I didn't think it's a dependency, as it's inside useFetch() itself. I need to do it as I'm using await. What am I doing wrong? Is it ok to just turn off the warning for this line? Or is there a more canonical syntax I should be using?
function useFetch (url) {
const [data, setData] = useState(null);
async function fetchFromAPI() {
const json = await( await fetch(url) ).json();
setData(json);
}
useEffect(() => {fetchFromAPI()},[url]);
return data;
};
export {
useFetch
};
I suggest you to define async function inside useEffect itself:
function useFetch (url) {
const [data, setData] = useState(null);
useEffect(() => {
async function fetchFromAPI() {
const json = await( await fetch(url) ).json();
setData(json);
}
fetchFromAPI()
},[url]);
return data;
};
You can take a look at valid example from doc faqs which uses async function inside useEffect itself:
function ProductPage({ productId }) {
const [product, setProduct] = useState(null);
useEffect(() => {
// By moving this function inside the effect,
// we can clearly see the values it uses.

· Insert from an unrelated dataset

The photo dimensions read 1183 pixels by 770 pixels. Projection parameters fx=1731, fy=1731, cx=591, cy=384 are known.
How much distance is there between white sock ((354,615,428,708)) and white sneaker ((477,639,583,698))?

async function fetchProduct() {
const response = await fetch('http://myapi/product' + productId);
const json = await response.json();
setProduct(json);
}
fetchProduct();
}, [productId]); // ✅ Valid because our effect only uses productId
// ...
}
Declare it outside your custom effect passing url as parameter and return the json to be setted inside useEffect
async function fetchFromAPI(url) {
const json = await( await fetch(url) ).json();
return json
}
function useFetch (url) {
const [data, setData] = useState(null);
useEffect(() => {
setData(fetchFromAPI(url))
},[url]);
return data;
};
Or directly inside useEffect
function useFetch (url) {
const [data, setData] = useState(null);
useEffect(() => {
async function fetchFromAPI() {
const json = await( await fetch(url) ).json();
return json
}
setData(fetchFromAPI())
},[url]);
return data;
};
Just move your function inside the useEffect, and everything will be fine:
import { useState, useEffect } from "react";
function useFetch(url) {
const [data, setData] = useState(null);
useEffect(() => {
async function fetchFromAPI() {
const json = await (await fetch(url)).json();
setData(json);
}
fetchFromAPI();
}, [url]);
return data;
}
export { useFetch };
https://codesandbox.io/s/clever-cdn-8g0me
async function fetchFromAPI(url) {
return ( await fetch(url) ).json();
}
function useFetch (url) {
const [data, setData] = useState(null);
useEffect(() => {
fetchFromAPI(url).then(setData);
}, [url, setData, fetchFromAPI]);
return data;
};
export {
useFetch
};
You can change a little and then extract fetchFromAPI, for not being created every time useFetch calls, also it's good for single responsibility.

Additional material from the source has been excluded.